*YOUR TASKS*
**a)** Please transcribe a passage from the Word2Vec speed thread, beginning at the words "logging.basicConfig(format='%(asctime)s : %(levelname)s" and stopping after "model.save_word2vec_format('text8-ns.model.bin', binary=False)".
**b)** According to the Word2Vec speed thread, why do the experiments go as high as 48 threads? Answer in one to three sentences.

BEGIN SELECTED EXCERPT

Word2Vec original C is faster

[tmsimont]

Cython is installed, gensim is version 0.12.1

print gensim.models.word2vec.FAST_VERSION

says 1

To generate the gensim results, I have run this:

import gensim, logging
from gensim.models import word2vec

logging.basicConfig(format='%(asctime)s : %(levelname)s : %(message)s', level=logging.INFO, filename='ns.log')
sentences = word2vec.Text8Corpus('../code/c-implementation/text8')

#print gensim.models.word2vec.FAST_VERSION

for i in range(1,49):
  model = gensim.models.Word2Vec(sentences, size=100,workers=i,window=8,hs=0,negative=5,sample=1e-4)
  model.save_word2vec_format('text8-ns.model.bin', binary=False)

I ran the c-implementation like this:

./word2vec -train /home/trevor/code/c-implementation/text8 -output vectors-c.bin -cbow 0 -size 100 -window 8 -negative 5 -hs 0 -sample 1e-4 -threads $1 -binary 0 -iter 10

(I looped this script and passed in seq 48)

The c version was built with these flags:

CFLAGS = -lm -pthread -O3 -march=native -Wall -funroll-loops -Wno-unused-result -g

The machine is a single node that has 2 Intel Xeon E5-2650v4 Broadwell-EP CPUs with 24 total cores (12 cores per processor). The cpu's support hyperthreading, which is why my expiriments go up to 48 threads (this thing is a beast)

Results:

Raw:
https://gist.github.com/tmsimont/451f3fa17ef28ae57cb87d55ca04245a

Gensim is slower at all number of threads, and seems to be unscalable beyond the 12 cores on a single processor.

Any idea why the original c version is so much faster at all numbers of threads?

END SELECTED EXCERPT
BEGIN EXTRACTED RECORDS

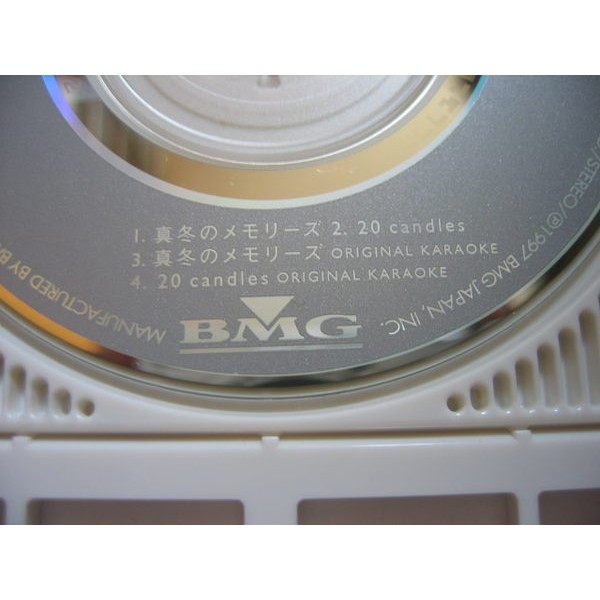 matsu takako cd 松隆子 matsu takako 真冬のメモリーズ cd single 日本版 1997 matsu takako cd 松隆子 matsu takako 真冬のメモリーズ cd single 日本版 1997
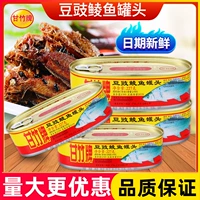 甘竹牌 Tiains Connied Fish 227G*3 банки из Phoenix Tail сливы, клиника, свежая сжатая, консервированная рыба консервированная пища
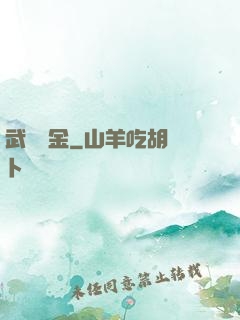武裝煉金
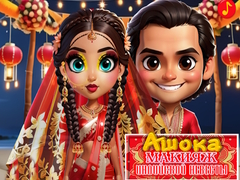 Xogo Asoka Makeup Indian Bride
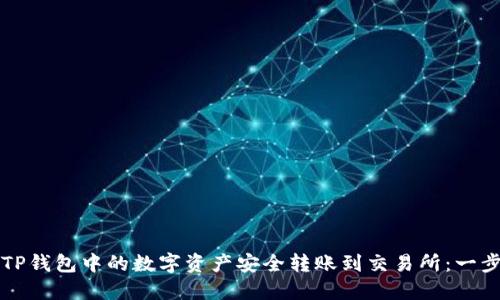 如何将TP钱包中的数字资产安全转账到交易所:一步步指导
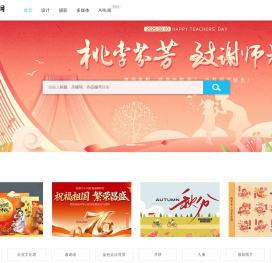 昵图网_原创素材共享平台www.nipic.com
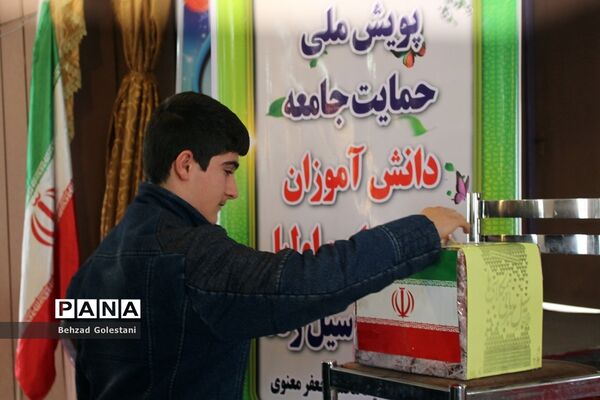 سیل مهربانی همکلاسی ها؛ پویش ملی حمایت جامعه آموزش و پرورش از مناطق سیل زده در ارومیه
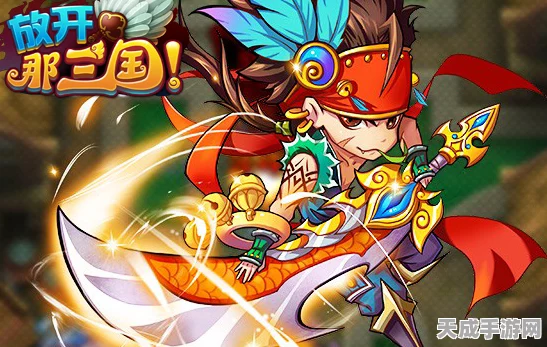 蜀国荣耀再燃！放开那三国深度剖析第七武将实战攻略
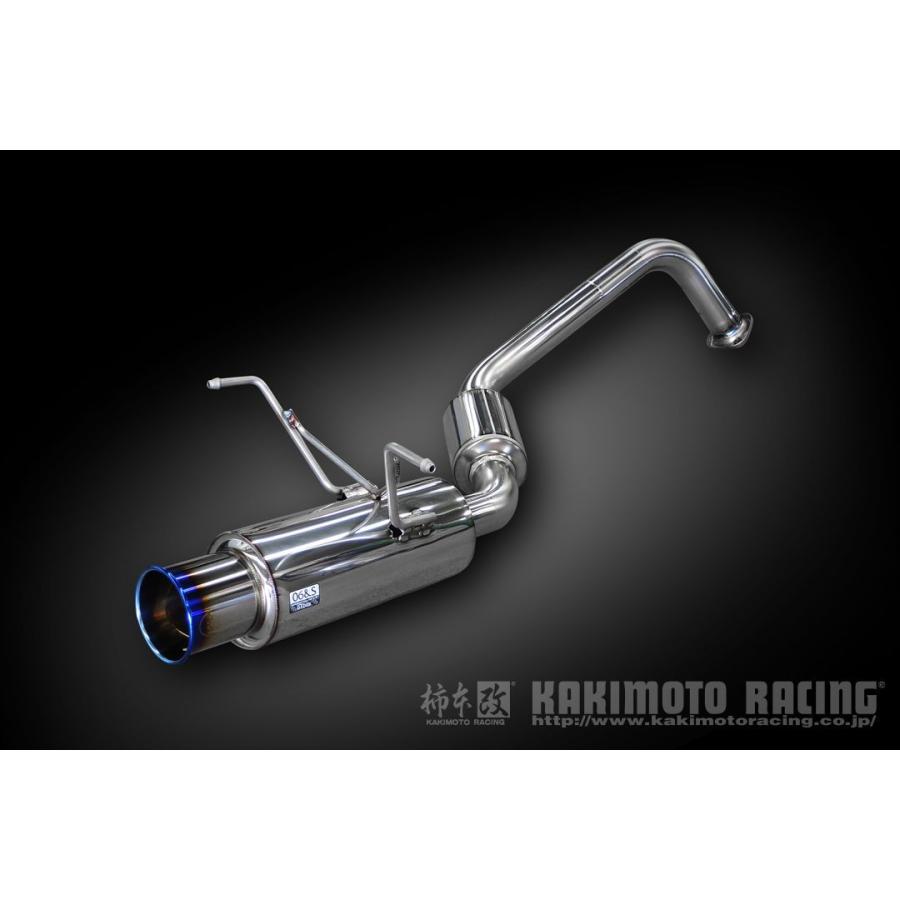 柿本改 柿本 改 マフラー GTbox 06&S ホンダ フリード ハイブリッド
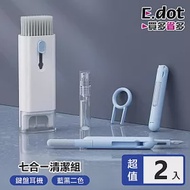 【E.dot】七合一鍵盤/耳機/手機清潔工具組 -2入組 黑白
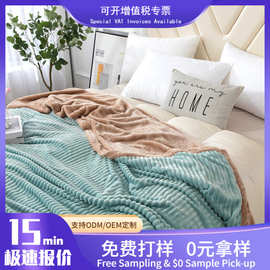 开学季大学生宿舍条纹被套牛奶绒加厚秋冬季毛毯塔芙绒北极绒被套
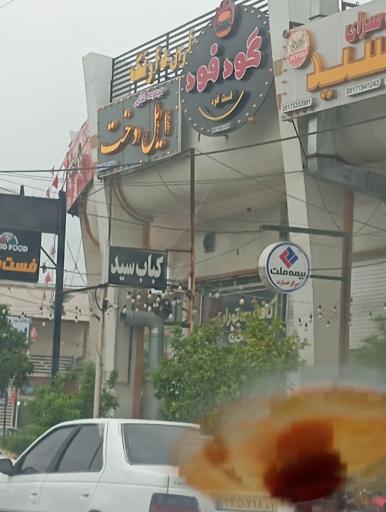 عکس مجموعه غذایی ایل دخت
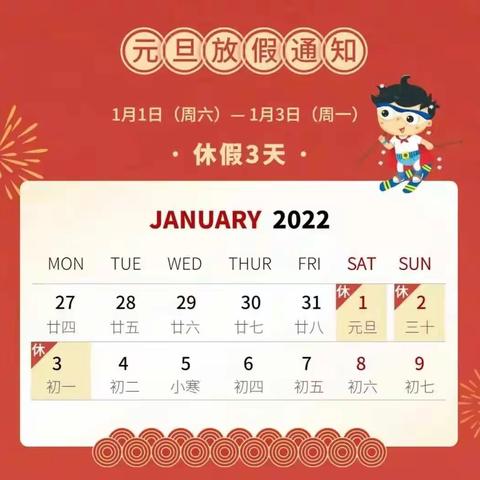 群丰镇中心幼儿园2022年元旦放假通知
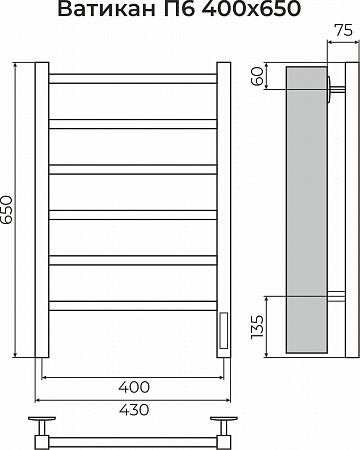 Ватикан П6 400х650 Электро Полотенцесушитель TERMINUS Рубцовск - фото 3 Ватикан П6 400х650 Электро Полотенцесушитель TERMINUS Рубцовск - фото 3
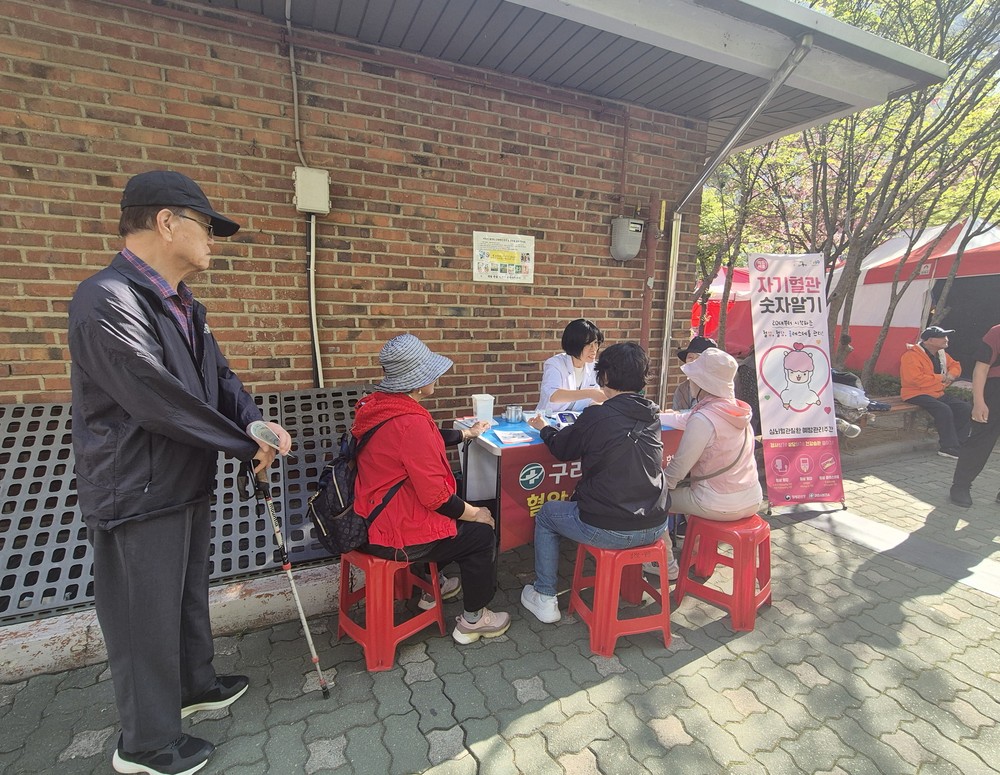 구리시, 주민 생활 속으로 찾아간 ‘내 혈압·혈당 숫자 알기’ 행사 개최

END EXTRACTED RECORDS

*SOLUTIONS TO EACH TASK*
**a)**
logging.basicConfig(format='%(asctime)s : %(levelname)s : %(message)s', level=logging.INFO, filename='ns.log')
sentences = word2vec.Text8Corpus('../code/c-implementation/text8')

#print gensim.models.word2vec.FAST_VERSION

for i in range(1,49):
  model = gensim.models.Word2Vec(sentences, size=100,workers=i,window=8,hs=0,negative=5,sample=1e-4)
  model.save_word2vec_format('text8-ns.model.bin', binary=False)

**b)** The experiments go up to 48 threads because the CPUs support hyperthreading. The machine has two Intel Xeon E5-2650v4 CPUs with 24 cores in total, 12 per processor.